--- Provided information Enclosed Below ---

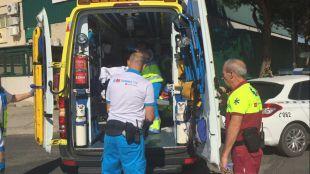 Ambulancia en la que ha sido trasladado al hospital el herido.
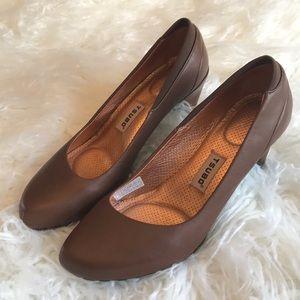 Tsubo Brown leather pumps heels EUC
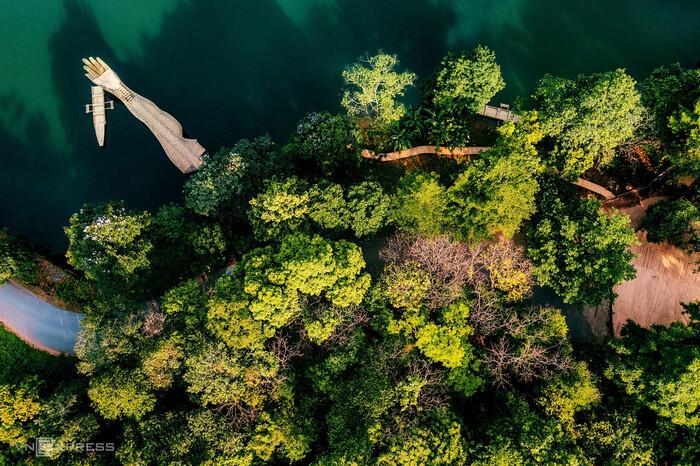 Leo thác khám phá núi rừng Ba Vì - ảnh 2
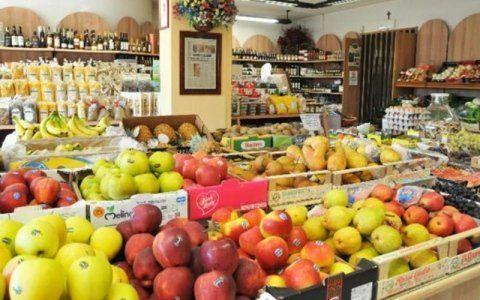 Vendita frutta fresca di stagione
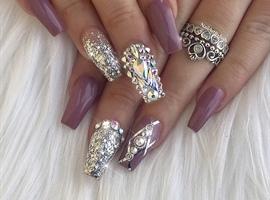 nail art: Elegant theme with Swarovski Crystals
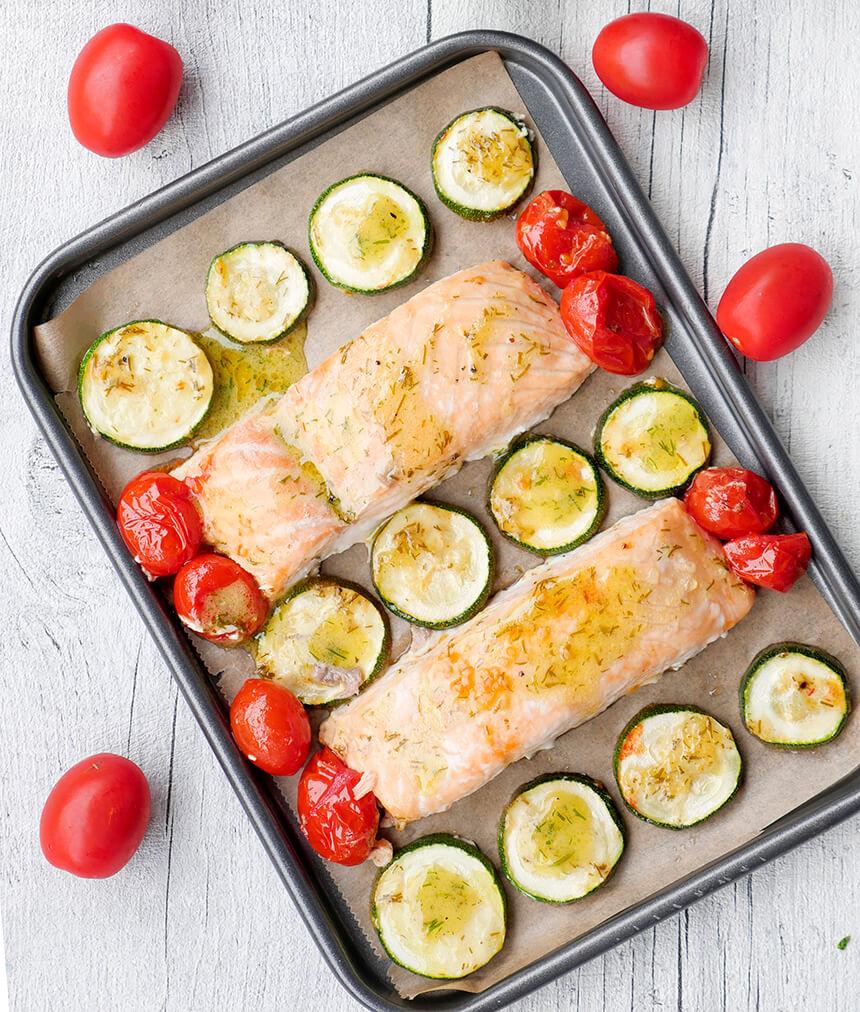 """Low Carb Ofenlachs mit Tomaten und Zucchini aus meinem Kochbuch """"One-Pot-Gerichte für die Familie"""""""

--- End of Enclosed Provided information ---

* **Try it**
Pictures aside, reproduce exactly the lines from the one containing "Vendita frutta fresca di stagione" to the end of the listing above, both ends included.

* **Answer for this exercise**
 Vendita frutta fresca di stagione
 nail art: Elegant theme with Swarovski Crystals
 """Low Carb Ofenlachs mit Tomaten und Zucchini aus meinem Kochbuch """"One-Pot-Gerichte für die Familie"""""""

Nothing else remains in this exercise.